О подвигах о. Серафима в затворе известно еще менее, чем о его пустынножительстве. В келии своей он не хотел иметь для отсечения своеволия ничего, даже самых необходимых вещей. Икона, пред которой горела лампада, и отрубок пня, служивший в замен стула, составляли все. Для себя же он не употреблял даже огня. В это время для умерщвления плоти, да дух спасется, он носил на плечах своих под рубашкой на веревках большой пятивершковый железный крест, который, вероятно, и назван веригами в прежних его жизнеописаниях. Но собственно вериг и власяницы о. Серафим не носил и другим не советовал надевать их. «Кто нас оскорбит словом или делом, и если мы переносим обиды по-евангельски – вот и вериги наши, вот и власяница! Эти духовные вериги и власяница выше железных, которые надевают на себя нынешние люди. Правда многие из св. отцов носили и власяницу и железные вериги, но они были мужие мудрые и совершенные, и все это делали из любви Божией, для совершенного умерщвления плоти и страстей и для покорения их духу.

Таковы были из наших русских православных святых: препод. Феодосий Печерский, Феодосий Тотемский, Василий Блаженный и другие. Но мы еще младенцы и страсти все еще царствуют в нашем теле и противятся воле и закону Божию. Так что же будет в том, что мы наденем и вериги и власеницу, а будем спать, пить и есть столько, сколько душе хочется? Мы не можем и самомалейшего оскорбления от брата перенести великодушно. От начальнического же слова и выговора впадаем в совершенное уныние и отчаяние, так что и в другой монастырь выходим мыслью и с завистью указывая на других из своих собратий, которые в милости и доверенности у начальника, принимаем все его распоряжения за обиду, за невнимание и недоброжелательство к себе. Как, стало быть, мало или вовсе нет в нас никакого фундамента к монашеской жизни! И все это от того, что мы мало о ней рассуждаем и ей внимаем. Можно ли же в таком состоянии духа и жизни покушаться на подвиг, свойственный мудрым и совершенным отцам, носить вериги и власяницу?»

Одежда о. Серафима теперь была та же самая, что и в пустыне. Питием его была одна вода, а в пищу он употреблял только толокно да белую рубленую капусту. Воду и пищу доставлял ему брат отец Павел, вблизи живущий, подошедши к келии, брат сотворив молитву, ставил пищу у дверей. Затворник чтобы никто не видел его, накрывал себя большим полотном и, взявши блюдо стоя на коленях, как бы принимал пищу из рук Божиих, уносил ее в келию. Там, подкрепивши себя пищею, посуду ставил на прежнее место, опять скрывая лицо свое под полотном. Покров, набрасываемый на лицо, объясняется примерами древнейших пустынножителей, которые кукулем скрывали вид свой, во еже не видети суеты. Случалось и так, что старец вовсе не являлся брату, и носивший пищу опять уносил все, что было предложено: старец оставлял себя без вкушения пищи.

======

Задание>
Ответьте на вопросы по отрывку о затворе отца Серафима:
1. Что служило отцу Серафиму вместо стула?
2. Каких русских православных святых отрывок называет среди тех, кто носил власяницу и железные вериги?
3. Чем питался отец Серафим в затворе?
Записи, приведенные дальше, никак не связаны с отрывком.

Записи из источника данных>
======

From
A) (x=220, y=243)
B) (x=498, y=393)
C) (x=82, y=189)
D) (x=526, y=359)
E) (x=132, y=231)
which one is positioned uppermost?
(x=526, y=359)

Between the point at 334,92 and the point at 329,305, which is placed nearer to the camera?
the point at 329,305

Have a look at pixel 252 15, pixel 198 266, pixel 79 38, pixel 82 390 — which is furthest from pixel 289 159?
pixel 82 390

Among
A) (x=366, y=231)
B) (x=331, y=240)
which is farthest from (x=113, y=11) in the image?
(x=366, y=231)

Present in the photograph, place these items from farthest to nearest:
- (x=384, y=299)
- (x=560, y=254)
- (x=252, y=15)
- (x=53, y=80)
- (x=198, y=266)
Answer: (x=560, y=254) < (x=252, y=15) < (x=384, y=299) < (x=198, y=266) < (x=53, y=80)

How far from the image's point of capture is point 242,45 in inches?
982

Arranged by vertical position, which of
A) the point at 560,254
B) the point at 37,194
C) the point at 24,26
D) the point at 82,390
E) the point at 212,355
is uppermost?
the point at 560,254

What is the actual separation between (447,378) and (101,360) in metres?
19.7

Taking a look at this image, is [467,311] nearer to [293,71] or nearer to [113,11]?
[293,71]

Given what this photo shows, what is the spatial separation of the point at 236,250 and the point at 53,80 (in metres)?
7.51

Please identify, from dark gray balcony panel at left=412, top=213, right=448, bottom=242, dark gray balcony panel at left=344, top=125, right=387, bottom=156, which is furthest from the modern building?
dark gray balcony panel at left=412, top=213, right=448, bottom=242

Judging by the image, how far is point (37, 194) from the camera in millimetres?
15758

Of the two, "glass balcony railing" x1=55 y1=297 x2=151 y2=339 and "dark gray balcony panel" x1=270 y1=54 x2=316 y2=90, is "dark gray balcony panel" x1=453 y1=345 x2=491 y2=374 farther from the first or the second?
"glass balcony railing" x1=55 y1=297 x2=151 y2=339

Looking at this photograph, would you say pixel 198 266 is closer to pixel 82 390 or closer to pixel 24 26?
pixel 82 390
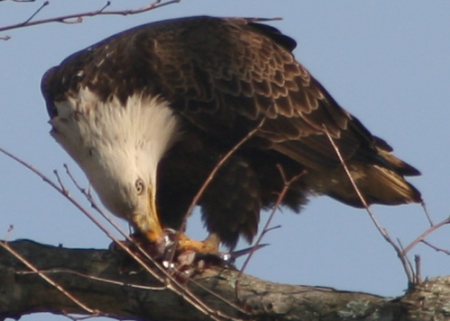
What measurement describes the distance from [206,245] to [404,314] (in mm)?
1924

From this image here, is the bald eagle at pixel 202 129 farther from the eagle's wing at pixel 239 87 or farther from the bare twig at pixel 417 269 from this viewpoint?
the bare twig at pixel 417 269

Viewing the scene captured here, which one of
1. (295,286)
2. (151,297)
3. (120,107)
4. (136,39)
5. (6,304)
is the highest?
(136,39)

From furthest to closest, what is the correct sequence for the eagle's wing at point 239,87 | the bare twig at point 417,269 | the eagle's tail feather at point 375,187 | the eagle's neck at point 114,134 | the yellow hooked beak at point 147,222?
the eagle's tail feather at point 375,187
the eagle's wing at point 239,87
the eagle's neck at point 114,134
the yellow hooked beak at point 147,222
the bare twig at point 417,269

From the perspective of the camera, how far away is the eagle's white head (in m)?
5.49

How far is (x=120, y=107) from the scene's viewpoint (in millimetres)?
5828

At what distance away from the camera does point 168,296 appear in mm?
4758

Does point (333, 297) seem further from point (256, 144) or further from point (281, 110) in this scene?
point (281, 110)

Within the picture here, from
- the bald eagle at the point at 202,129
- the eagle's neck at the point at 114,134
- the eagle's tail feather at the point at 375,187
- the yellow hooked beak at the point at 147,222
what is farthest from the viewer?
the eagle's tail feather at the point at 375,187

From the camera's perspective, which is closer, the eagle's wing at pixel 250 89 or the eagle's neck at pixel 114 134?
the eagle's neck at pixel 114 134

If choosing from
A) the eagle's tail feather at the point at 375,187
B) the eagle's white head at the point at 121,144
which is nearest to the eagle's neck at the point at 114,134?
the eagle's white head at the point at 121,144

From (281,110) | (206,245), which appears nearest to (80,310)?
(206,245)

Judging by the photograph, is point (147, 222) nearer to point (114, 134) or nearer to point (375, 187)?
point (114, 134)

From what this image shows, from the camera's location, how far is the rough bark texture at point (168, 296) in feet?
13.4

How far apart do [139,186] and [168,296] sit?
3.10 ft
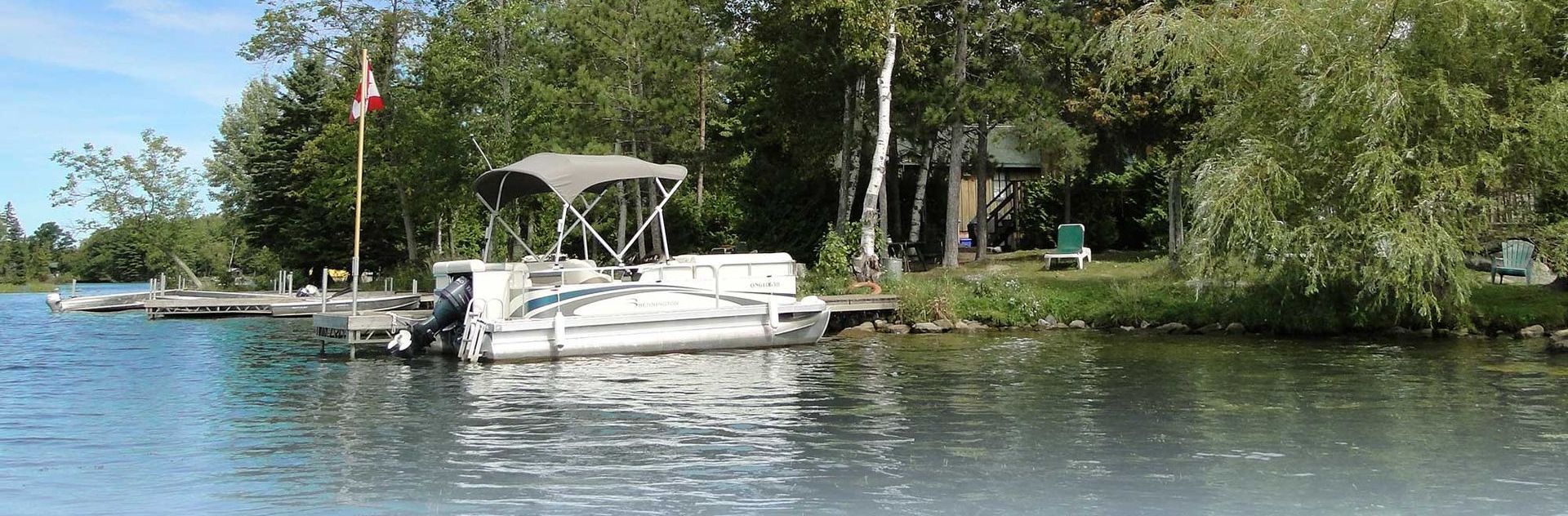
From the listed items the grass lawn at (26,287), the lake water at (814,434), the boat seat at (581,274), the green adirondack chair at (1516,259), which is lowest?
the lake water at (814,434)

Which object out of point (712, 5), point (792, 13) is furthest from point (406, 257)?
point (792, 13)

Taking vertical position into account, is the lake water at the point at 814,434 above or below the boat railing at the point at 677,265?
below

======

Ответ к заданию>
1. Отрубок пня.
2. Преподобного Феодосия Печерского, Феодосия Тотемского и Василия Блаженного.
3. Толокном и белой рубленой капустой.